One video showed what appeared to be paper and furniture strewn across an atrium floor, although the footage could not immediately be verified.
However, Mr Gillan said: “The POA has been warning about this situation of violence in our prisons – it would appear it’s coming to fruition.”
The Ministry of Justice said it had no reports of any prison officers being injured in the disturbance.
A spokesman said: “Specialist staff are on site trying to resolve the situation as quickly and safely as possible. This is very much an ongoing incident.”
A Prison Service spokesman said: “We are clear that prisoners who behave in this way will be punished and could spend significantly longer behind bars.”
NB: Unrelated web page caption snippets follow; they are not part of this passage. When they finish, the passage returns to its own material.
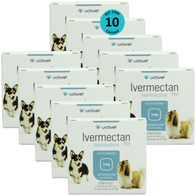 Kit-10-Ivermectan-Pet-3mg-com-4-comprimidos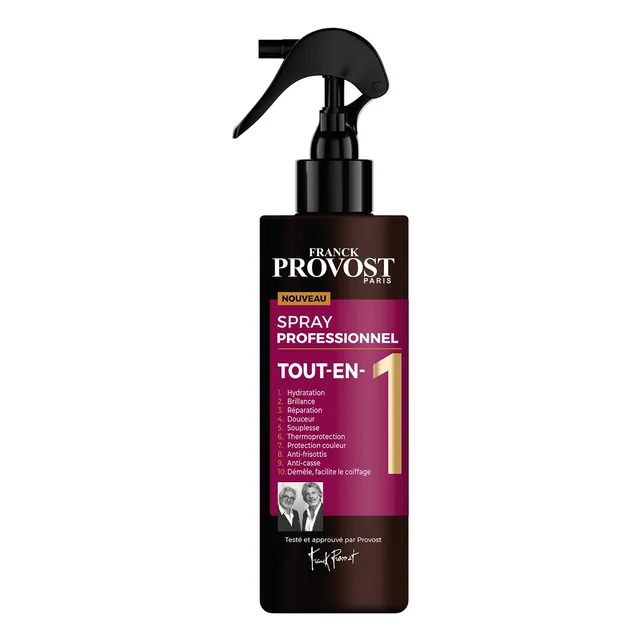 franck-provost-spray-professionnel-tout-en-1-190-ml-10-b-n-fices-thermoprotectio image 1
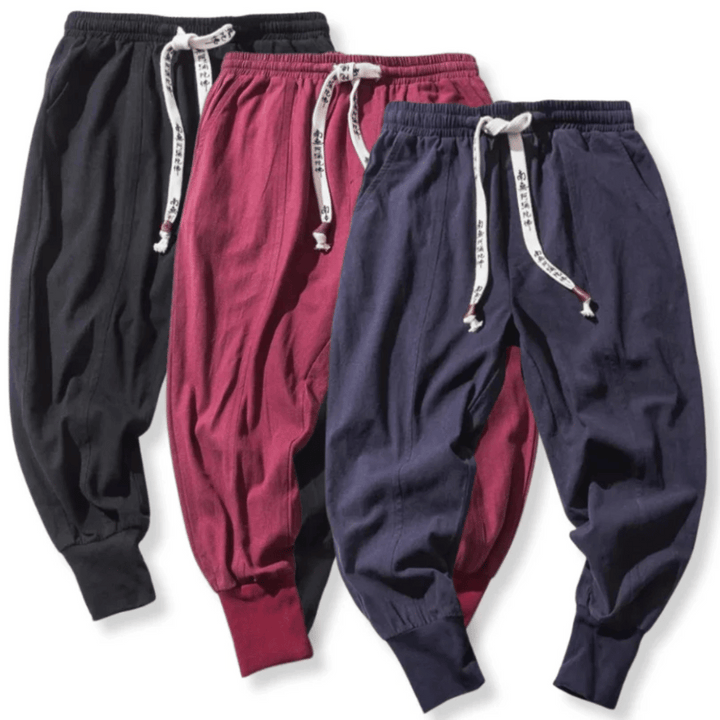 Men's Stretch-Cuff Comfort Joggers – Relaxed Everyday Trousers – view 9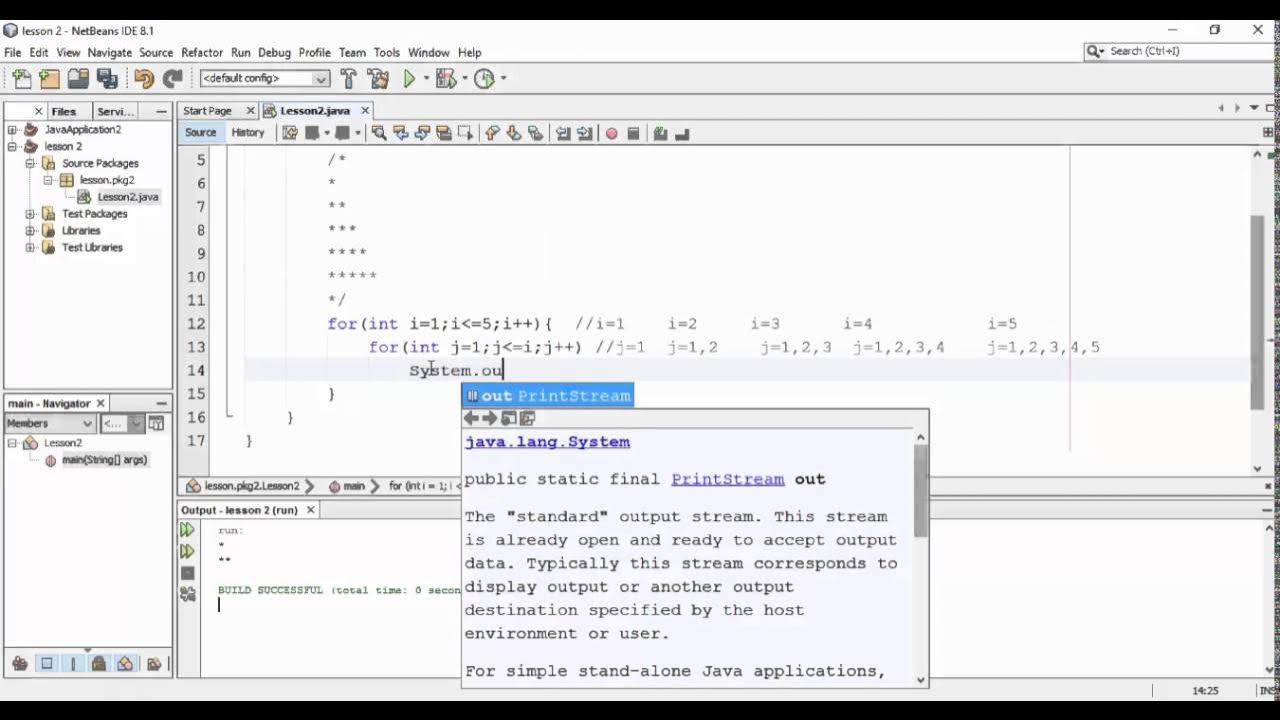 Java Programming - #11 - nested loop, continue, break - YouTube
Shadow justice secretary Richard Burgon said on Twitter: “More troubling news concerning our prisons. The Justice Secretary needs to do more urgently to tackle crisis.”
Last week Justice Secretary Liz Truss unveiled a White Paper detailing £1.3bn investment in new prisons over the next five years, and plans for 2,100 extra officers, drug tests and more autonomy for governors.
HM Inspectorate of Prisons also discovered incidents of self-harm had almost doubled from 67 to 121.
In a report on Bedford Prison published in September, almost twice the number of prisoners said it was “easy” to access drugs, compared to a previous inspection in February 2014.
The number saying they had developed a drug problem while at the prison increased from 4% to 14%.
The report found that of 72 recommendations made after the prison was last inspected more than two years earlier, only 12 had been achieved and four partially achieved.
It also said the use of drugs previously known as “legal highs” was having a “serious impact” on safety at the prison.
The inspection found that the physical condition of the prison, which has been on its current site since 1801, was poor, with many inmates living in cramped conditions.
Peter Clarke, chief inspector of prisons, wrote: “Standards in the prison have declined to unacceptable levels.”
Frances Crook, chief executive of the Howard League for Penal Reform, said after the report was published Bedford was “a good example of everything that is wrong with the prison system”.
The prison held just under 500 male prisoners at the time of the inspection.